### STUDY MATERIAL
★ ★ ★ ★

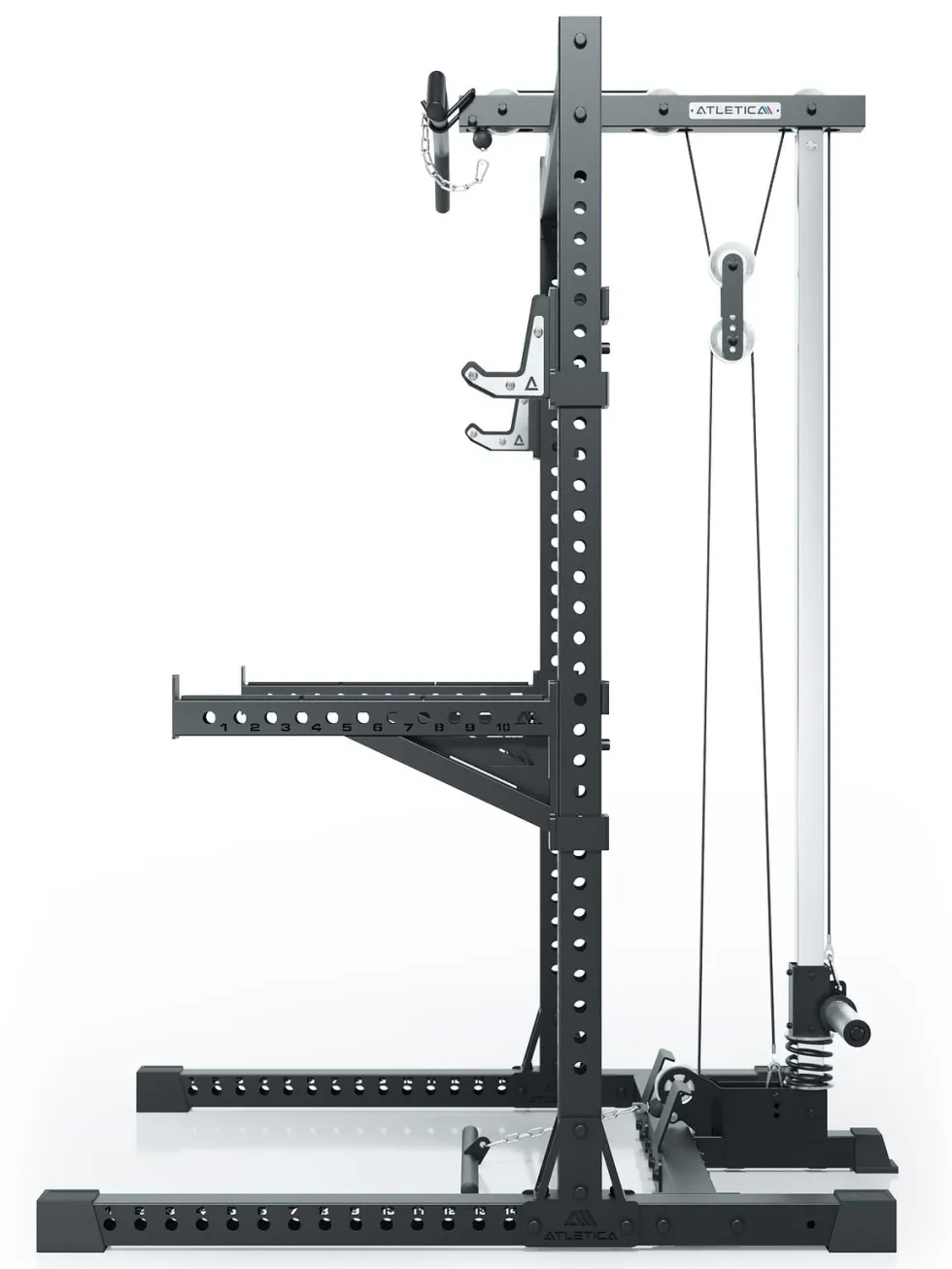 R7 Squat Racks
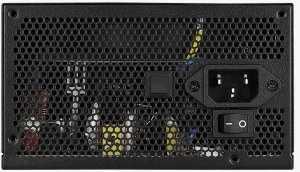 Zasilacz Zasilacz do komputera Aerocool KCAS PLUS GOLD 850W 80+ Gold 120mm ATX 5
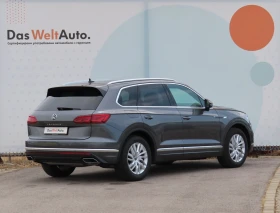 VW Touareg - 54600 € - 13636319 3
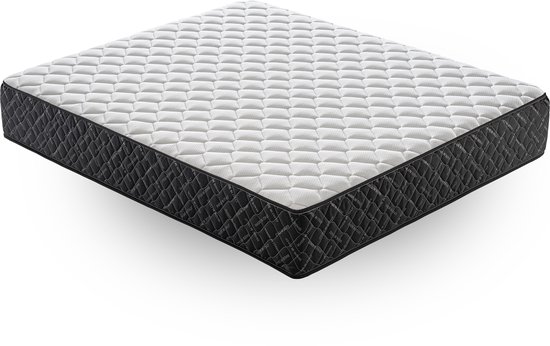 iLoveSleep - Matras RIO 120x200 Mousse à mémoire de forme avec Matras en mousse froide - Épaisseur 30 cm - Respirabilité - Rigidité h2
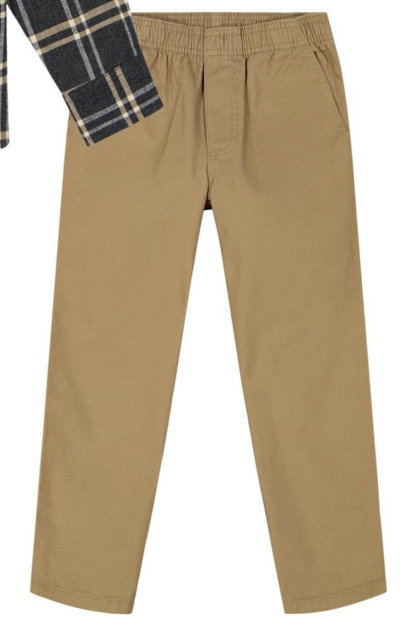 Детский комплект Calvin Klein рубашка и штаны 1159847646 (Разные цвета 24M)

★ ★ ★ ★

### ACTIVITY
Repeat word for word only the lines from the line holding "VW Touareg - 54600 € - 13636319 3" to the final line of the material, both included. Don't carry over any picture.

### SOLUTION FOR THIS EXERCISE
 VW Touareg - 54600 € - 13636319 3
 iLoveSleep - Matras RIO 120x200 Mousse à mémoire de forme avec Matras en mousse froide - Épaisseur 30 cm - Respirabilité - Rigidité h2
 Детский комплект Calvin Klein рубашка и штаны 1159847646 (Разные цвета 24M)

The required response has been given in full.